Changes my responses.

This shouldn't cause damage to the crankshaft. Yes, it could possibly damage the drive pulley on the end of the crankshaft. Simple part that can be replaced with some effort. Same for the pulley on the AC compressor.

The rubber in the AC pulley is there to absorb or to ease the shock of the clutch engaging the compressor when the engine is at high rpm.

Yes, the rubber is vulcanized to the metal parts. No, do not use any sort of "rust preventative" on the rubber.
 
I don't know much at all about the ac pulley, thats the compressor?
Other than it's original and has some weathered crusty onit
 
Yes, the AC compressor has a pulley on the front to drive the compressor.

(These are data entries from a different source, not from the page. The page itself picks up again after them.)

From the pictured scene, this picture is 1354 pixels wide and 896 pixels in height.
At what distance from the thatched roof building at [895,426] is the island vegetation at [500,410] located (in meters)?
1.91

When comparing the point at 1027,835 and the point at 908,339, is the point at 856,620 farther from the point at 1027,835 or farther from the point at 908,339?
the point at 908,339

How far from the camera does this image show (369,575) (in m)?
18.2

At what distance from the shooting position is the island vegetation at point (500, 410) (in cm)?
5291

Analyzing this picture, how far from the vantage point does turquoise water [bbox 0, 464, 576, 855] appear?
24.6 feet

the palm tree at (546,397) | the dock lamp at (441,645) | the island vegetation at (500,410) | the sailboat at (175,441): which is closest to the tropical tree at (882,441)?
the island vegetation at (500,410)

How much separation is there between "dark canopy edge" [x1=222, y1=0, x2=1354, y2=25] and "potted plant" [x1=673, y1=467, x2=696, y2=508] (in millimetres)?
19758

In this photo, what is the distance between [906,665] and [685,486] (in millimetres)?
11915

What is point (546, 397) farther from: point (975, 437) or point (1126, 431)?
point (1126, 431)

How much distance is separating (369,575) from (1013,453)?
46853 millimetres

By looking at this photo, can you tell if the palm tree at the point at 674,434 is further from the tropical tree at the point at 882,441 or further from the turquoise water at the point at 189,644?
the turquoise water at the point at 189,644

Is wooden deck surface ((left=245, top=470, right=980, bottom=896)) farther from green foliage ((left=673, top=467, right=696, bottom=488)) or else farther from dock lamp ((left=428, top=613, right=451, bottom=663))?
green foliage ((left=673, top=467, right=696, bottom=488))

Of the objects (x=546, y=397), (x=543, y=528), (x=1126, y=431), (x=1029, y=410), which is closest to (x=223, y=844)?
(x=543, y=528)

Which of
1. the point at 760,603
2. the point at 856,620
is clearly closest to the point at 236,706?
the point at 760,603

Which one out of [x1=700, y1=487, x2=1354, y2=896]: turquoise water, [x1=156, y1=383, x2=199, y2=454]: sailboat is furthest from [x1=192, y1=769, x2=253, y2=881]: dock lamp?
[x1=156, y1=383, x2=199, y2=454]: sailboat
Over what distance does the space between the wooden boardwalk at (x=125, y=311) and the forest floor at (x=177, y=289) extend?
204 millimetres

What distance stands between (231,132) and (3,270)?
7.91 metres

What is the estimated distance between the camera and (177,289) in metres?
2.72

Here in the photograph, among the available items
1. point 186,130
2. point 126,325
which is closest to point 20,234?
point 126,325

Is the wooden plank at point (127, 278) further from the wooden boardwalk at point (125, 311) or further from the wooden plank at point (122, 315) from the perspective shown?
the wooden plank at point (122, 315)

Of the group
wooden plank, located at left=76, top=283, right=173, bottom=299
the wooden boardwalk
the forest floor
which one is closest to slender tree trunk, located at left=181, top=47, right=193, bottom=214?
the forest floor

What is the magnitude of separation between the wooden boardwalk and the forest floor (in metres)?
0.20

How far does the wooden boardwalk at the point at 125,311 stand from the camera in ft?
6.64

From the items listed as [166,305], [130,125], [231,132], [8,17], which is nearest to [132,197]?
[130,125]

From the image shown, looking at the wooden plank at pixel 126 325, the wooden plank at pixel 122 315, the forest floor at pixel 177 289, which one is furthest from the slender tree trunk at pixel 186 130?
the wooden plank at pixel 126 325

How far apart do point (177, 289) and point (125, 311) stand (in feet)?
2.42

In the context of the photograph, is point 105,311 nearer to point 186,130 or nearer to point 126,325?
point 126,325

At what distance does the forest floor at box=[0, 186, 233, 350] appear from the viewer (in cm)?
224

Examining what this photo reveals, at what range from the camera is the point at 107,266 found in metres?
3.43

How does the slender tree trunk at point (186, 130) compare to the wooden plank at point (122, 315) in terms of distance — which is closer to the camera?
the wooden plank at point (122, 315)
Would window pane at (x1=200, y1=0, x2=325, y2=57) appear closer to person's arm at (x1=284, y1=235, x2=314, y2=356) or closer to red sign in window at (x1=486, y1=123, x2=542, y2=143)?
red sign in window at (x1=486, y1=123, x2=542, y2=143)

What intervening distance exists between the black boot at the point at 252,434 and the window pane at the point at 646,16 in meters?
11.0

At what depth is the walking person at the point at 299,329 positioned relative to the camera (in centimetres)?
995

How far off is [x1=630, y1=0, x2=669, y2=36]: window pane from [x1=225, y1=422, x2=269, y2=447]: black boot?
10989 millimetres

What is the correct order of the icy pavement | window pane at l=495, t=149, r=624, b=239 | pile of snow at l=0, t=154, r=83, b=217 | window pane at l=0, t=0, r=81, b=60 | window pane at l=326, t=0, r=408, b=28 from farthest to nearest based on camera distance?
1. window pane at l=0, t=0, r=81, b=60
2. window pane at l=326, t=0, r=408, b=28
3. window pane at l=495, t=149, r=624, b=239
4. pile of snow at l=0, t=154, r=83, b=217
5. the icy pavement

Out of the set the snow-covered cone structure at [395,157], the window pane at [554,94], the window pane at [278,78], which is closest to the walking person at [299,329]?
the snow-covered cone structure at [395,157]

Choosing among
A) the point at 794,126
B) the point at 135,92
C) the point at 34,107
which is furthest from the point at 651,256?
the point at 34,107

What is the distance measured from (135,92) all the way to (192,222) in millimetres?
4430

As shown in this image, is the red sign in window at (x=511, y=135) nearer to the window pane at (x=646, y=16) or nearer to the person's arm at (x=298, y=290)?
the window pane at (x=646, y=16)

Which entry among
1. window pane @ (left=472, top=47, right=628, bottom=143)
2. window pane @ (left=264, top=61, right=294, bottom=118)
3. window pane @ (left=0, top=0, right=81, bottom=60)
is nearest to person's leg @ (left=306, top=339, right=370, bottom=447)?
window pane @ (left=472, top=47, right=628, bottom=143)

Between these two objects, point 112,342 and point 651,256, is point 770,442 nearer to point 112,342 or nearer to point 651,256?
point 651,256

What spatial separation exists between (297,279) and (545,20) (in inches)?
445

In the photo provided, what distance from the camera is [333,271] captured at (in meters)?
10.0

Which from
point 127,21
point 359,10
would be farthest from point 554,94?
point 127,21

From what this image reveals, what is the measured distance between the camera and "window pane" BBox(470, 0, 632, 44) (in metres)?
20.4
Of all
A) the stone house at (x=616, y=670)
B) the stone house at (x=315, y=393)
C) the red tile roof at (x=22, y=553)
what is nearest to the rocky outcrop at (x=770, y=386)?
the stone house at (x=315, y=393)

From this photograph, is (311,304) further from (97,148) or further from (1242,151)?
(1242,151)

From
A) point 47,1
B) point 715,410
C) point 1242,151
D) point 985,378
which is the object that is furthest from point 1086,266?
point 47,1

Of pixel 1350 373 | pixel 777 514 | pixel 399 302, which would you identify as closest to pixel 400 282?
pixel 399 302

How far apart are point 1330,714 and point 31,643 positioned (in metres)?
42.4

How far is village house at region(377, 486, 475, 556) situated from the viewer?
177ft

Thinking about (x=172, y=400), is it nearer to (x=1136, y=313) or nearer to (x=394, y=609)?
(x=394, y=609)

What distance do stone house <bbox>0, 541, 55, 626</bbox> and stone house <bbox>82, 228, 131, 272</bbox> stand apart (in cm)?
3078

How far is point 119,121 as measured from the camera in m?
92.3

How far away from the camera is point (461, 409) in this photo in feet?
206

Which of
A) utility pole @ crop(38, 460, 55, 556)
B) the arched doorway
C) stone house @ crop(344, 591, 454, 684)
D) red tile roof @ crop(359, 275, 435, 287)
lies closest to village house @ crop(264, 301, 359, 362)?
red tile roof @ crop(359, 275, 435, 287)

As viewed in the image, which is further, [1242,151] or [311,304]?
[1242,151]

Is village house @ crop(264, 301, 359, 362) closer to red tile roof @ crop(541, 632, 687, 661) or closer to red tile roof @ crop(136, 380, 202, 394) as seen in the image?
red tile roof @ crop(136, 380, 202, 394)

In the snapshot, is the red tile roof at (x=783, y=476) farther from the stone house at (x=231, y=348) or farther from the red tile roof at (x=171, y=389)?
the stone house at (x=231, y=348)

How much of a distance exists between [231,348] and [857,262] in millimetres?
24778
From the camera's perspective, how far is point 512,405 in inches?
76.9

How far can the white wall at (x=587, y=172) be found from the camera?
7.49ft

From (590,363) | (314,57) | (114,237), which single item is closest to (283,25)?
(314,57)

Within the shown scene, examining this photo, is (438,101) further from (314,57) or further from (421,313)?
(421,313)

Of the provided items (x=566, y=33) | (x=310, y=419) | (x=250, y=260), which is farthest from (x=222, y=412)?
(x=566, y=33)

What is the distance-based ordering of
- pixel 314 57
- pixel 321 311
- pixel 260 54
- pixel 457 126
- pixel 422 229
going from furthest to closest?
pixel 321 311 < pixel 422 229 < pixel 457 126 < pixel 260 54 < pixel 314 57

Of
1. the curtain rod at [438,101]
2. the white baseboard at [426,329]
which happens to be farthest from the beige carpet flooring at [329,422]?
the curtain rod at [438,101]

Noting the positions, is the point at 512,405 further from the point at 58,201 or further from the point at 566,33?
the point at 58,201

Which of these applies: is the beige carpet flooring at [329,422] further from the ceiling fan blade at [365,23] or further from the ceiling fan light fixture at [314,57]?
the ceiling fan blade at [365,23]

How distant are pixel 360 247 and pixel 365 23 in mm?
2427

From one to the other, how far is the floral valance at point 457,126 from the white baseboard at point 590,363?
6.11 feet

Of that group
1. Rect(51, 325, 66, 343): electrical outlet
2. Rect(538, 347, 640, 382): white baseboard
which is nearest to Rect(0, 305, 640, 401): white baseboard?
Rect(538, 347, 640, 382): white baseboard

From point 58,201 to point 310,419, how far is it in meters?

I can't speak for the Gen1 but I know the AC compressor/pulley is located low left side of the engine on the Gen 2 with the 4.0L V-6. I would think if the AC pulley came off that it would go down under the truck and the serpentine drive belt would go slack leading to loss of power steering, cooling fan and alternator power.

Even so. Your issue may be resolved by replacing a pair of pulleys. One on the AC compressor and one on the end of the crankshaft.
 
Yes, the AC compressor has a pulley on the front to drive the compressor.

I can't speak for the Gen1 but I know the AC compressor/pulley is located low left side of the engine on the Gen 2 with the 4.0L V-6. I would think if the AC pulley came off that it would go down under the truck and the serpentine drive belt would go slack leading to loss of power steering, cooling fan and alternator power.

Even so. Your issue may be resolved by replacing a pair of pulleys. One on the AC compressor and one on the end of the crankshaft.
Gen1 3.4L has 3 separate drive belts!